I'd been re-acquainting myself with Mary Shelley's novel Frankenstein when I got the call. "Norway, the Arctic Circle, tomorrow, have fun."
Shelley's story begins with the tortured doctor's dog-sled pursuit of his creature across the frozen wastes of an unnamed polar landscape. I'll take the book with me, I thought, it might come in handy.
We reach the top of the world not by sled, however, but on an SAS A340 to Copenhagen, then on to the capital of the north, Tromso, 350 kilometres above the Arctic Circle.
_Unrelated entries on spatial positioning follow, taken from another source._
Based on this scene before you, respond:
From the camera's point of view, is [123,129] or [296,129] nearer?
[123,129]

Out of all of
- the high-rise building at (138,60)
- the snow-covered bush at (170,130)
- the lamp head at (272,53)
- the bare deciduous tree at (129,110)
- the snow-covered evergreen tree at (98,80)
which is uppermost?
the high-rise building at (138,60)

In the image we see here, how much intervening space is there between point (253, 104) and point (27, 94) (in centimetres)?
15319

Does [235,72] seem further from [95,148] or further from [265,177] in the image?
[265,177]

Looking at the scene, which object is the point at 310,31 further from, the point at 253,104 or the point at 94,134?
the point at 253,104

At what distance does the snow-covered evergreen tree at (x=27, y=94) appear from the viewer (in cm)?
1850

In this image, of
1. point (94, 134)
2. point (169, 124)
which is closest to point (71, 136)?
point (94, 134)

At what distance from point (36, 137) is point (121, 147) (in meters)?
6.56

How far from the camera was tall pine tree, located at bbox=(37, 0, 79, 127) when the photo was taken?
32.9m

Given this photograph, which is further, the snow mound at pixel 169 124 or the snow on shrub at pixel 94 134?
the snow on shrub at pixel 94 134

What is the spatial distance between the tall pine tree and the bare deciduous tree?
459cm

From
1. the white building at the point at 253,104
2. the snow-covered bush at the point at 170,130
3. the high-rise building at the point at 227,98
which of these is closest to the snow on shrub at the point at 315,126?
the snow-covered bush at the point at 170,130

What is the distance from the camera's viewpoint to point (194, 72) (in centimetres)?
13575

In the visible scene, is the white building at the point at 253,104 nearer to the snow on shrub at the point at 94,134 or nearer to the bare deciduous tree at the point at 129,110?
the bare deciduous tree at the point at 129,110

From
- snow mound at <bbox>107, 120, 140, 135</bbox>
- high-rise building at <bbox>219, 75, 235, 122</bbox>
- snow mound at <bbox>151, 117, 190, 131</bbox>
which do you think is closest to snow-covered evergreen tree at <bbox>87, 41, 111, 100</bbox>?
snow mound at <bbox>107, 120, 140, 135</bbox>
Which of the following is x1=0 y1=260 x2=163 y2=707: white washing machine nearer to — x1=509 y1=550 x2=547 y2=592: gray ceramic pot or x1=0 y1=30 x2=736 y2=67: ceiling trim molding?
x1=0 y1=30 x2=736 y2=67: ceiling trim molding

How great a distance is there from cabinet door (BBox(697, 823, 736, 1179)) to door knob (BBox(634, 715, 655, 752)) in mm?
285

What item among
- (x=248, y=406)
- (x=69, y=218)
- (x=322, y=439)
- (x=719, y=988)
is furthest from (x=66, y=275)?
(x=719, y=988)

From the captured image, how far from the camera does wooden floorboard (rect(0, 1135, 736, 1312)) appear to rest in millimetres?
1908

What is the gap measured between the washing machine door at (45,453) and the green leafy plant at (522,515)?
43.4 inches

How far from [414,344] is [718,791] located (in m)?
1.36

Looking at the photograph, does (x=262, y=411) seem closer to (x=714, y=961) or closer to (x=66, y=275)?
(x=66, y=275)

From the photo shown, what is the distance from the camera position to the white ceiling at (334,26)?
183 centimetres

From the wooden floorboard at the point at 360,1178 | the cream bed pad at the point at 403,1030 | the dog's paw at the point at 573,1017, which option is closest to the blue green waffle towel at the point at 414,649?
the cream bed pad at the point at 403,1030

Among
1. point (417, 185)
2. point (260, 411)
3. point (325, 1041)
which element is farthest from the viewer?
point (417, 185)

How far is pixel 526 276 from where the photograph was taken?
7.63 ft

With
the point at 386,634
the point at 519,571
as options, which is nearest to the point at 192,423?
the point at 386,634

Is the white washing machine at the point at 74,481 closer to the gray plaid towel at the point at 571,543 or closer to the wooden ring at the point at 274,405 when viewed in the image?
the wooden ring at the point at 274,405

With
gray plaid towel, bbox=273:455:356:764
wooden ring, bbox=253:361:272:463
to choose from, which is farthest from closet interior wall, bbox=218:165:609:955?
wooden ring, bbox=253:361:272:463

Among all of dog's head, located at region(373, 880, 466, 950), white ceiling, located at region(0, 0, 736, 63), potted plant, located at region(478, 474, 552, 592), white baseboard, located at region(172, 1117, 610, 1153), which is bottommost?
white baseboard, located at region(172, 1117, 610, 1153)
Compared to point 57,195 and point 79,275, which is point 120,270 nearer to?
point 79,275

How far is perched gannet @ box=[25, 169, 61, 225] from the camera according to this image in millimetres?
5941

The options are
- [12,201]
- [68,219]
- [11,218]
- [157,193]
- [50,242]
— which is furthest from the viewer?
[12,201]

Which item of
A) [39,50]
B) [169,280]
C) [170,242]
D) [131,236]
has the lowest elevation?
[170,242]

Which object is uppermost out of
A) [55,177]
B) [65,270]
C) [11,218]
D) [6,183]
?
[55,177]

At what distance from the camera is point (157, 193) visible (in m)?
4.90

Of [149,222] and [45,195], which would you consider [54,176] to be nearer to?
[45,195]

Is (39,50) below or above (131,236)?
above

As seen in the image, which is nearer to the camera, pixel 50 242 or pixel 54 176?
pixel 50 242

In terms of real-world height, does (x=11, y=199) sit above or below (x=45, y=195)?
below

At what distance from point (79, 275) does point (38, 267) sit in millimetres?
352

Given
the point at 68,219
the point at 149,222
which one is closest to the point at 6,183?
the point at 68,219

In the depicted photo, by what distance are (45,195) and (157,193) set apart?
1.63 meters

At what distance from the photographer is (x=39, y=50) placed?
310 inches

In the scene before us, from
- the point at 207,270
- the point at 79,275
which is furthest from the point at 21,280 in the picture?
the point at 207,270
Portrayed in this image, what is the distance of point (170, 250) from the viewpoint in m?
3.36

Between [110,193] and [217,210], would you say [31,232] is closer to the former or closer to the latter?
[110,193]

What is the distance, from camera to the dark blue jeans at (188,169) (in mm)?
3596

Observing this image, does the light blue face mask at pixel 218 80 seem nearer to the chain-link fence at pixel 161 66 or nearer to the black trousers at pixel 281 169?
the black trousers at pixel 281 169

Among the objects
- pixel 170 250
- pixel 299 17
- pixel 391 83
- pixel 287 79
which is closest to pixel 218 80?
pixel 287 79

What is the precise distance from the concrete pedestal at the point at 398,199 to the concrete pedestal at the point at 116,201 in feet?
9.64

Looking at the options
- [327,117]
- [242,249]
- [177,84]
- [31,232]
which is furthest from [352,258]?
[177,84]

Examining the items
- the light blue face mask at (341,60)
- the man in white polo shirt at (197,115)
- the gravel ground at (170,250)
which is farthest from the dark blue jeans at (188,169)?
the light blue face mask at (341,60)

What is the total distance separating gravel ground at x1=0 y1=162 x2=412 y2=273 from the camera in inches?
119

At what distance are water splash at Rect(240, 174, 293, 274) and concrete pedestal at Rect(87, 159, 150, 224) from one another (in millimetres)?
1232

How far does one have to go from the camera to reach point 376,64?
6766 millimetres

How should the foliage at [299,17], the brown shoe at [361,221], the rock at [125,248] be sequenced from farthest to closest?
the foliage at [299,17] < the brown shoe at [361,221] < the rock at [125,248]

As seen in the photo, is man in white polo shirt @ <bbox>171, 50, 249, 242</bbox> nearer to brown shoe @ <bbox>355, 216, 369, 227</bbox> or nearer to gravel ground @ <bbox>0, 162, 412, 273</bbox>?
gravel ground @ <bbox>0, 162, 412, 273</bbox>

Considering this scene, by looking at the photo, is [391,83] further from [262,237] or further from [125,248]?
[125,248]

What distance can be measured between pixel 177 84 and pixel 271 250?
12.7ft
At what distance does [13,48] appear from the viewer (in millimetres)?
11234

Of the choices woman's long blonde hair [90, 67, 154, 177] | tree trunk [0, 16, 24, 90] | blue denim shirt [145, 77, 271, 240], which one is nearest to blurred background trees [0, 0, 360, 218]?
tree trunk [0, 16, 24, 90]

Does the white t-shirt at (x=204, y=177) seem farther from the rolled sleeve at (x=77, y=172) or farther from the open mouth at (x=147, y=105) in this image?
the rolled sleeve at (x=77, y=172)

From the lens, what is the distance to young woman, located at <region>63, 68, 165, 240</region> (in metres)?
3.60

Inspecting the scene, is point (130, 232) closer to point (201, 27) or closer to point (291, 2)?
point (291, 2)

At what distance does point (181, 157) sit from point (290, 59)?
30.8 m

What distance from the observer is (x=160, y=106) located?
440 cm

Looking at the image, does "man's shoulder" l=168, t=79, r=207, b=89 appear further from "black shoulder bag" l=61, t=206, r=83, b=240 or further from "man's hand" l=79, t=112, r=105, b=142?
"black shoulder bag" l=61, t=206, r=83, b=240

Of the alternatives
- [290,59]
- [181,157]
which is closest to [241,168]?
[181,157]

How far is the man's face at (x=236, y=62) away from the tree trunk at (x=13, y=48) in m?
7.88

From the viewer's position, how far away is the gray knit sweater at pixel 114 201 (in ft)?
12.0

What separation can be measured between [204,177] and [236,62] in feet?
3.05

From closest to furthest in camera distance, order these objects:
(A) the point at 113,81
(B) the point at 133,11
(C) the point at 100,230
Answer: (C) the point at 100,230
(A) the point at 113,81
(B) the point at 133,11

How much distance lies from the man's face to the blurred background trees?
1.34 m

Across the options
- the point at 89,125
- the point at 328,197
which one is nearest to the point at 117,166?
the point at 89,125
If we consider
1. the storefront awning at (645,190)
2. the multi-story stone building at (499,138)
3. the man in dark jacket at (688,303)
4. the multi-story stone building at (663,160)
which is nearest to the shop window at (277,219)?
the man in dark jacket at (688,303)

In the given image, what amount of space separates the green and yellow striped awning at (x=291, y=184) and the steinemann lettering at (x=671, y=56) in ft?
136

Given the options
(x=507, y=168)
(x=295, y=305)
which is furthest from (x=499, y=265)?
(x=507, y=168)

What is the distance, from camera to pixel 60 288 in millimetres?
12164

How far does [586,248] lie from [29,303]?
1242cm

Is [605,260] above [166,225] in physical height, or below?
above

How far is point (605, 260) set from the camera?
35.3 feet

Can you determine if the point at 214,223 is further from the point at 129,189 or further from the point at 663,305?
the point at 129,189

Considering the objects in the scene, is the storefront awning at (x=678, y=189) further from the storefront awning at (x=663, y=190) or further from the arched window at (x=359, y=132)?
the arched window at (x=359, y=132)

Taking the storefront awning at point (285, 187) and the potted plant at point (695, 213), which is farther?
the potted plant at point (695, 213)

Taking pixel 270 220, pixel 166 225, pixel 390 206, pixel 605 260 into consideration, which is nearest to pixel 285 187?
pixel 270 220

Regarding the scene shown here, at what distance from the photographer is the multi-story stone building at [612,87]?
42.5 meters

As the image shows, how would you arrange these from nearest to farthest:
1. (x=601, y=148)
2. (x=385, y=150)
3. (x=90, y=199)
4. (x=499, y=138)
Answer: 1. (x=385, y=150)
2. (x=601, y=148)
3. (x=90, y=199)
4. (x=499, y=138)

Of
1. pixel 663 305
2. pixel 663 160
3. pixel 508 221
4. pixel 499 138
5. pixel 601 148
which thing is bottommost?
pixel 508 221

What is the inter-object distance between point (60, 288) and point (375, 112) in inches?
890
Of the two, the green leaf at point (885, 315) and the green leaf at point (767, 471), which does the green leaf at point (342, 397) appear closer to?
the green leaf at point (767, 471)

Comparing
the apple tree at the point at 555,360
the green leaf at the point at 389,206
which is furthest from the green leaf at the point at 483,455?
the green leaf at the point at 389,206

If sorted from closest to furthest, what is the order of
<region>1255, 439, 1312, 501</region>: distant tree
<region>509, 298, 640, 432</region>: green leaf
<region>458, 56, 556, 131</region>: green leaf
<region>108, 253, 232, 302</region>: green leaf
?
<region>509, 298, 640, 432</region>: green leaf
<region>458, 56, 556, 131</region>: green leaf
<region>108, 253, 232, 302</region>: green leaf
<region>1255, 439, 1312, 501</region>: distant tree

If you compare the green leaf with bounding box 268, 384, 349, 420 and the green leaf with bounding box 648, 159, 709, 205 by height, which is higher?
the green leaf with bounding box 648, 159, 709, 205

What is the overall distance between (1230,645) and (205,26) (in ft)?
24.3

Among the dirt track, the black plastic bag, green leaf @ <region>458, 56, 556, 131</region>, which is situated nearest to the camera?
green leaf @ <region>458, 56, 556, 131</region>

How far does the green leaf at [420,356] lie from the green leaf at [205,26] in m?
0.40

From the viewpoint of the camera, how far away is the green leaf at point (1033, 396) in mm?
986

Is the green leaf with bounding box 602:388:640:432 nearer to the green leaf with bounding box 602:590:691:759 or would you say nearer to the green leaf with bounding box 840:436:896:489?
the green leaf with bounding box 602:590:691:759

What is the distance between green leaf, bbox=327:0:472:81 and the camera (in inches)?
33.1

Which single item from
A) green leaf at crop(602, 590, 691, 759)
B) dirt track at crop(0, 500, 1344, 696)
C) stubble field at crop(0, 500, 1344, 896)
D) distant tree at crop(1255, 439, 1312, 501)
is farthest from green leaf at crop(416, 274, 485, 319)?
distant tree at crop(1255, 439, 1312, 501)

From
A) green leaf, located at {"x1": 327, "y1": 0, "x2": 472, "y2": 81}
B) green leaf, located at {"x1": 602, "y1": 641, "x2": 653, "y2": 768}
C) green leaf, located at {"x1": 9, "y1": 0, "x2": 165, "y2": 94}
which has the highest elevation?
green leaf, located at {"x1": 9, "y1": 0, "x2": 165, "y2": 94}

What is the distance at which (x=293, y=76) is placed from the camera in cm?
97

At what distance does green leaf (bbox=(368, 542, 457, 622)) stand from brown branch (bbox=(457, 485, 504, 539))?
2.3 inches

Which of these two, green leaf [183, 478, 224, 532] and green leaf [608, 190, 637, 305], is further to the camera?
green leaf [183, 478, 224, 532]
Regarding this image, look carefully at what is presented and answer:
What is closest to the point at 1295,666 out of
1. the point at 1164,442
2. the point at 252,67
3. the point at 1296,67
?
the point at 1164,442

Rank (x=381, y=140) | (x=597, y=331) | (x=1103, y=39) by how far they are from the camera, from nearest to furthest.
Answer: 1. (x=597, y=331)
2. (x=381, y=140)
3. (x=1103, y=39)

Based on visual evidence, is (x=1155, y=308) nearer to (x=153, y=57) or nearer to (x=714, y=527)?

The flight into Tromso is a true spectacle. Variously known as the Gateway to the Arctic and the Paris of the North, this enchanting city nestles at the heart of a collection of fjord-ridden islands, joined to the mainland by a huge arc-like bridge, but isolated from the world by snow-covered Lyngen Alps to the East. For a city so remote, Tromso is very cosmopolitan.
Around 10,000 of its 65,000 inhabitants are university students and the Tromso International Film Festival has in recent years become an established event on the world cinema circuit.
Tromso makes much of its northerness, claiming the world's most northerly cinema, university, brewery, bishop and burger king; in fact the most northernmost things anywhere in the world.
The city is the world's primary destination for spotting the Northern Lights, the eerie greenish aurorae that dance across the polar skies on most winter evenings.